» **Page extract**
______

# Tony Curtis 1925-2010 RIP



## LarryFlowers (Sep 22, 2006)

Waking this morning to the news that Actor Tony Curtis (real name Bernard Schwartz) has died during the night. He was 85 years old. He was married 6 times and had 6 children.

Tony Curtis was an actor for nearly 61 years and some of his more memorable roles included Houdini (1953), The Purple Mask (1955), Trapeze (1956), Some Like It Hot (1959), Operation Petticoat (1959), Spartacus (1960), The Great Impostor (1961), The Great Race (1965) and many more.. Tony Curtis Filmography

Tony Curtis broke one of Hollywood's big taboos in 1958 by insisting that an African-American actor, Sidney Poitier, have co-starring billing next to him in the movie The Defiant Ones (1958).

His famous daughter Jamie Lee Curtis just appears in "You Again".

Tony Curtis was a blessing to the cinematic history of not just the United States but the entire world. His filmography speaks for itself.
Tony Curtis: husband, father, actor of film, Broadway and television, author and finally American Film Legend, dead at 85. Rest in Peace.


----------



## hdtvfan0001 (Jul 28, 2004)

Another legend is lost. 

RIP.


----------



## BubblePuppy (Nov 3, 2006)

Thank you for all the great films that will out last us all. You will be missed. RIP Mr. Curtis.


----------



## MysteryMan (May 17, 2010)

They always go in threes. Eddie, Gloria, now Tony......RIP


----------



## Dario33 (Dec 15, 2008)

He will be missed. RIP


----------



## Cholly (Mar 22, 2004)

RIP, Tony! I enjoyed him both on the big screen and on TV.

More details -- http://www.imdb.com/news/ni4632505/


----------



## phrelin (Jan 18, 2007)

His legacy of work in movies and TV is superb.

As I looked back over the list, I stumbled across a show I had forgotten about - "Schlitz Playhouse of Stars." I guess as these obits occur my feeble old memory gets a shot of nostalgia.

RIP Tony. And sorry for your loss Jamie Lee.


----------



## fluffybear (Jun 19, 2004)

Another sad loss. Tony was in many of my favorite movies but oddly enough I remember him the most for starring in the 3rd Bad News Bears film "Bad News Bears go to Japan".


----------



## Steve615 (Feb 5, 2006)

Another lost legend indeed. 
RIP Mr. Curtis,you will be missed.


----------

______

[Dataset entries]
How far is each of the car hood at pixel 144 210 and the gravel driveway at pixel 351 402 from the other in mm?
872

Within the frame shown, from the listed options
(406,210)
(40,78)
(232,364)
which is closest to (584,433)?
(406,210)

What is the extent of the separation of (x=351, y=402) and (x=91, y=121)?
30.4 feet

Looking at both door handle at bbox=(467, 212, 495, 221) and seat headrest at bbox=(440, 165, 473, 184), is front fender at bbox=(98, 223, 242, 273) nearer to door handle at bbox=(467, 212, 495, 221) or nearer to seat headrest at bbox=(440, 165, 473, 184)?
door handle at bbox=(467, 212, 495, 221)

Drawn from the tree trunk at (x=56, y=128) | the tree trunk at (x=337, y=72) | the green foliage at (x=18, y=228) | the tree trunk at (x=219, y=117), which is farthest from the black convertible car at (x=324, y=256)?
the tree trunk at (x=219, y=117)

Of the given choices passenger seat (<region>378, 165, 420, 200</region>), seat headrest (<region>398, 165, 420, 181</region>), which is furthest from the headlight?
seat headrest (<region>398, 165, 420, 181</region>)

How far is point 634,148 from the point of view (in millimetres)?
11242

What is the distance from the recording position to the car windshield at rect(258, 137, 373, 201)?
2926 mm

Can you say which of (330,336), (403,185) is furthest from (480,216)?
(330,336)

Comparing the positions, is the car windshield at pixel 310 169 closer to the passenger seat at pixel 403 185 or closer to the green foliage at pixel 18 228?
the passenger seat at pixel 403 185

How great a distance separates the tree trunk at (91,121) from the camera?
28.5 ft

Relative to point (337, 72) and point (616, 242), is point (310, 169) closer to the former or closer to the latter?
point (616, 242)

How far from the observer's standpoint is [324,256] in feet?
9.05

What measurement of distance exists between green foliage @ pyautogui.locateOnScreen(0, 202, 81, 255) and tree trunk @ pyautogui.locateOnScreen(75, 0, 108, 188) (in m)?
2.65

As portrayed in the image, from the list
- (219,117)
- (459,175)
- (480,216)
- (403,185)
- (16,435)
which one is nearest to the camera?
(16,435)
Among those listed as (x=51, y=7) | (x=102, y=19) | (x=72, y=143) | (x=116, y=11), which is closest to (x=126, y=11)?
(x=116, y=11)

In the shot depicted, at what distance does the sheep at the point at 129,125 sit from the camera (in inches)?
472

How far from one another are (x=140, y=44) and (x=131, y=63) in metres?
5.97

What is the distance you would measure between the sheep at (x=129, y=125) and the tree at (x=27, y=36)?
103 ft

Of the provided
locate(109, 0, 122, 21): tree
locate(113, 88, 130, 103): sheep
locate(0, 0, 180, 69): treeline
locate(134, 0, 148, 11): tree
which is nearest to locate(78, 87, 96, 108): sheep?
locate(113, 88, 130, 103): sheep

______

» **Required work**
1. Rewrite the part of the Tony Curtis thread from "Tony Curtis was an" up to and including "speaks for itself.", putting "barriers" in place of "taboos".
2. According to the Tony Curtis thread, what was Tony Curtis's real name?
These rows were taken from a different source than the Tony Curtis thread.

» **The solutions**
1.
Tony Curtis was an actor for nearly 61 years and some of his more memorable roles included Houdini (1953), The Purple Mask (1955), Trapeze (1956), Some Like It Hot (1959), Operation Petticoat (1959), Spartacus (1960), The Great Impostor (1961), The Great Race (1965) and many more.. Tony Curtis Filmography

Tony Curtis broke one of Hollywood's big barriers in 1958 by insisting that an African-American actor, Sidney Poitier, have co-starring billing next to him in the movie The Defiant Ones (1958).

His famous daughter Jamie Lee Curtis just appears in "You Again".

Tony Curtis was a blessing to the cinematic history of not just the United States but the entire world. His filmography speaks for itself.

2. Bernard Schwartz